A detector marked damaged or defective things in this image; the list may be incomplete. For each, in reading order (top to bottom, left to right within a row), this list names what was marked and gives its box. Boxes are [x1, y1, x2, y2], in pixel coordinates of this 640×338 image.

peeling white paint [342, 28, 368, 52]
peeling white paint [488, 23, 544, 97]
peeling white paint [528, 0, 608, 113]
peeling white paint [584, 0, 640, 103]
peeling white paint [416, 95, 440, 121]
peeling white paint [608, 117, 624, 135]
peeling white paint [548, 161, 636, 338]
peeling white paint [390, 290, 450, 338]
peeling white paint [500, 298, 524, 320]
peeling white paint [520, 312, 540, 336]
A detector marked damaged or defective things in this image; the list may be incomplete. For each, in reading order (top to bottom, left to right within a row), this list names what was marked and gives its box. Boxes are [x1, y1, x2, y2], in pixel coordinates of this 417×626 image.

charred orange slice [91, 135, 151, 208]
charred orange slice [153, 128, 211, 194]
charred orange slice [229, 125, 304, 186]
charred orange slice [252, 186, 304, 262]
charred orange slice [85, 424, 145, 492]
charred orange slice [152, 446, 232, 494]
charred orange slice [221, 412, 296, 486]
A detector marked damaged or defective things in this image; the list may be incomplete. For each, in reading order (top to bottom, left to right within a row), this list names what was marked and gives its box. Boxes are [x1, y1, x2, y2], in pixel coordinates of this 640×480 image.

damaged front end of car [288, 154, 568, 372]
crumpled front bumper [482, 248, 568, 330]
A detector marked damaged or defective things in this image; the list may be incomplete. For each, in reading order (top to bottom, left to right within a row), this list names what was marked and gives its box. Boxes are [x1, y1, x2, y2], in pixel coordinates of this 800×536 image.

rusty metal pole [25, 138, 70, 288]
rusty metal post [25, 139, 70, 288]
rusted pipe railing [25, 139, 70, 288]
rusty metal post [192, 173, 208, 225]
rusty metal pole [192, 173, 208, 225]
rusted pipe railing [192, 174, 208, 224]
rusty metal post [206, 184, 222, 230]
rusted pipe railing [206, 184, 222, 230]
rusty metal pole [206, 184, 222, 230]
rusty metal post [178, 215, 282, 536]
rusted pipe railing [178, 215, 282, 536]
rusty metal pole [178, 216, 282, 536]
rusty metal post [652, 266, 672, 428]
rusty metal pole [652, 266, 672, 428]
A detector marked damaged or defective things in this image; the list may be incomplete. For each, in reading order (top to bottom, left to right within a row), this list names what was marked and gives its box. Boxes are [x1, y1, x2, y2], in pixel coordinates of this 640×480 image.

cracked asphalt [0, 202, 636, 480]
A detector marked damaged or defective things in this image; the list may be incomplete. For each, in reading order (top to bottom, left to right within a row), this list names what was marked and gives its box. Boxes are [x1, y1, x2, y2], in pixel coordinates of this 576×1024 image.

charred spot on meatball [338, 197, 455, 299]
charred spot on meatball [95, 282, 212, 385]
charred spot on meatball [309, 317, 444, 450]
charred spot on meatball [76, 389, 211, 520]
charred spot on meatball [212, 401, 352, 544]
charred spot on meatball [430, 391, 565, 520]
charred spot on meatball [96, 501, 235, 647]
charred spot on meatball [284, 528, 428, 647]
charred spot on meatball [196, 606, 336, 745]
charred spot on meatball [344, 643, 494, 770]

What this task involves:
Every entry above, from first to last, should be repeated exactly.

Result below:
A detector marked damaged or defective things in this image; the list may be incomplete. For each, in reading order (top to bottom, left to right within a row), this list names what was marked and gives its box. Boxes are [x1, y1, x2, y2], in pixel coordinates of this 640×338 image.

peeling white paint [342, 28, 368, 52]
peeling white paint [488, 23, 544, 97]
peeling white paint [528, 0, 608, 113]
peeling white paint [584, 0, 640, 103]
peeling white paint [416, 95, 440, 121]
peeling white paint [608, 117, 624, 135]
peeling white paint [548, 161, 636, 338]
peeling white paint [390, 290, 450, 338]
peeling white paint [500, 298, 524, 320]
peeling white paint [520, 312, 540, 336]
A detector marked damaged or defective things in this image; the list may be incomplete. For each, in reading order (top to bottom, left to right within a row), this list names what was marked and gives its box. Boxes are [x1, y1, x2, y2], in pixel coordinates of this 417×626 image.

charred orange slice [91, 135, 151, 208]
charred orange slice [153, 128, 211, 194]
charred orange slice [229, 125, 304, 186]
charred orange slice [252, 186, 304, 262]
charred orange slice [85, 424, 145, 492]
charred orange slice [152, 446, 232, 494]
charred orange slice [221, 412, 296, 486]
A detector marked damaged or defective things in this image; the list may be incomplete. For each, in reading order (top to bottom, left to right within a row), this list names what was marked and gives its box. Boxes are [x1, y1, x2, y2], in pixel coordinates of this 640×480 image.

damaged front end of car [288, 154, 568, 372]
crumpled front bumper [482, 248, 568, 330]
A detector marked damaged or defective things in this image; the list may be incomplete. For each, in reading order (top to bottom, left to right within a row), this list names what was marked and gives its box. Boxes are [x1, y1, x2, y2], in pixel coordinates of this 800×536 image.

rusty metal pole [25, 138, 70, 288]
rusty metal post [25, 139, 70, 288]
rusted pipe railing [25, 139, 70, 288]
rusty metal post [192, 173, 208, 225]
rusty metal pole [192, 173, 208, 225]
rusted pipe railing [192, 174, 208, 224]
rusty metal post [206, 184, 222, 230]
rusted pipe railing [206, 184, 222, 230]
rusty metal pole [206, 184, 222, 230]
rusty metal post [178, 215, 282, 536]
rusted pipe railing [178, 215, 282, 536]
rusty metal pole [178, 216, 282, 536]
rusty metal post [652, 266, 672, 428]
rusty metal pole [652, 266, 672, 428]
A detector marked damaged or defective things in this image; the list may be incomplete. For each, in reading order (top to bottom, left to right within a row), this list names what was marked and gives its box. Boxes are [x1, y1, x2, y2], in pixel coordinates of this 640×480 image.

cracked asphalt [0, 202, 636, 480]
A detector marked damaged or defective things in this image; the list may be incomplete. For each, in reading order (top to bottom, left to right within a row), this list names what was marked and gives its box. Boxes are [x1, y1, x2, y2], in pixel coordinates of this 576×1024 image.

charred spot on meatball [338, 197, 455, 299]
charred spot on meatball [95, 282, 212, 385]
charred spot on meatball [309, 317, 444, 450]
charred spot on meatball [76, 389, 211, 520]
charred spot on meatball [212, 401, 352, 544]
charred spot on meatball [430, 391, 565, 520]
charred spot on meatball [96, 501, 235, 647]
charred spot on meatball [284, 528, 428, 647]
charred spot on meatball [196, 606, 336, 745]
charred spot on meatball [344, 643, 494, 770]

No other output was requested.